RECHTBANK NOORD-HOLLAND

Handel, Kanton en Bewind
Zittingsplaats Alkmaar
zaaknummer / rolnummer: C/15/291442 / HA ZA 19-470
Vonnis van 5 februari 2020 (bij vervroeging)
in de zaak van
[eiseres],
wonende te [woonplaats] ,
eiseres,
advocaat mr. J.M.H. Devis te Zoetermeer,
tegen
[gedaagde],
wonende te [woonplaats] ,
gedaagde,
advocaat mr. P.J.M. Ros te Schagen.
Partijen zullen hierna [eiseres] en [gedaagde] genoemd worden.

1.De procedure

1.1.
Het verloop van de procedure blijkt uit:
  • de dagvaarding van 2 juli 2019 met producties;
  • de conclusie van antwoord met producties;
  • het proces-verbaal van de 16 januari 2020 gehouden mondelinge behandeling.;
  • de brief van 22 januari 2020 van [gedaagde] in reactie op het proces-verbaal.
1.2.
Vervolgens is vonnis bepaald.

2.De feiten

2.1.
Op [datum] is te Heerhugowaard op 90-jarige leeftijd overleden mevrouw [erflaatster] (hierna: erflaatster).
2.2.
Erflaatster is de stiefmoeder van [eiseres] en niet hertrouwd weduwe van de in 2013 overleden vader van [eiseres] .
2.3.
[gedaagde] is een jongere zuster van erflaatster.
2.4.
[eiseres] is de enig erfgename van erflaatster.
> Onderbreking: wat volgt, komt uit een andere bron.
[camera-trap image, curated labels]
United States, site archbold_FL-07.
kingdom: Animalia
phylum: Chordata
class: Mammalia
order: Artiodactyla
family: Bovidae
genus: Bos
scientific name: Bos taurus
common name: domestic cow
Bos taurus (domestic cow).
Tot de nalatenschap behoort een vordering van [eiseres] op erflaatster uit hoofde van de afwikkeling van de nalatenschap van haar vader.
2.5.
Op 19 april 2014 heeft erflaatster aan [gedaagde] over haar betaal- en spaarrekening de navolgende machtiging (hierna: de machtiging) gegeven:
2.6.
In het kader van de machtiging is aan [gedaagde] een (extra) bankpas verstrekt met volgnummer 018. Erflaatster heeft haar bankpas behouden, eindigend op nummer 017.
2.7.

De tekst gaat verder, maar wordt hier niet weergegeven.